# Silky Bigboy saw users: which tooth size?



## kapusta (Jan 17, 2004)

After using a Silky Bigboy folding saw a few weeks ago, I really want to buy one for trail clean up. I looked at the site and realize ive got 4 sizes of teeth to choose from. I don't know what size was on the saw I was using, I don't even remember if it was curved.

I live in the southeast Appalachians. We get everything from pine to oak. I'm mostly cutting stuff that is already down, but it is usually green. I'm assuming large (straight blade) or X-Large (curved blade).

Any recs here?

Thanks


----------



## ray.vermette (Jul 16, 2008)

XL with the curved blade is suppose to cut slightly quicker.


----------



## icecreamjay (Apr 13, 2004)

I use an XL and it cuts well. I can't see why you'd want the smaller tooth sizes for cutting blowdown. I think the finer teeth would be more likely to pack with sawdust. I'm no finish carpenter, but I think smaller teeth are for doing finer work. I once saw a video about using these really finely toothed Japanese saws for dovetailing joints.


----------



## CrazyCanuck (Mar 14, 2008)

I love my XL. I have an XL and a medium tooth. The XL cuts almost as fast as my chainsaw on small stuff when you factor in extra time hauling it in, starting, etc.

Best pack saw ever! Though if you're cutting green wood, it does have a tendency to gum up. I found methyl hydrate dissolves sap well.


----------



## twest820 (Mar 16, 2007)

Ibuki 390 XLs or the Katana Boy are heavily used around here---pine and fir, sometimes green, sometimes fire burnt or beetle kill---and I use a Sugoi 420 XL (along with sometimes a folding Top Gun 200 XL) and don't at all regret the extra blade length over the 390s. The curved saws do just fine but occasionally I find myself wishing for a straight blade, usually when underbucking and holding the saw reversed.
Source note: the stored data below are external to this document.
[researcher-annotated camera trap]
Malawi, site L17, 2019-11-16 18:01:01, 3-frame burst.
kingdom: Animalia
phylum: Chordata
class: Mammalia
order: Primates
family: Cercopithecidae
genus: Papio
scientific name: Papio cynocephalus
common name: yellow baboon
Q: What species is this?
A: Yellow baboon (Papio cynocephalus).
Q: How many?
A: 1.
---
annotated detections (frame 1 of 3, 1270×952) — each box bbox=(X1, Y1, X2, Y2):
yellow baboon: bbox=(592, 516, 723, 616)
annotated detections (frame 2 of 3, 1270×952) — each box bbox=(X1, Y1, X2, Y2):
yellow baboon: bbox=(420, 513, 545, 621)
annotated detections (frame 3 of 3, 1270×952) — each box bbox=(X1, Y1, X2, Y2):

I perfer scabbarded saws to folding ones as they're faster to get out and cut and the handles are bit more comfortable as they don't have a groove in them to take the blade in the folded position.

For stuff like dry hickory XL is definitely not what you want but mostly I wish Silky offered gulleted saws for faster removal; even in dry, hard pine cut speed can end up limiting how fast the blade can exhaust material.


----------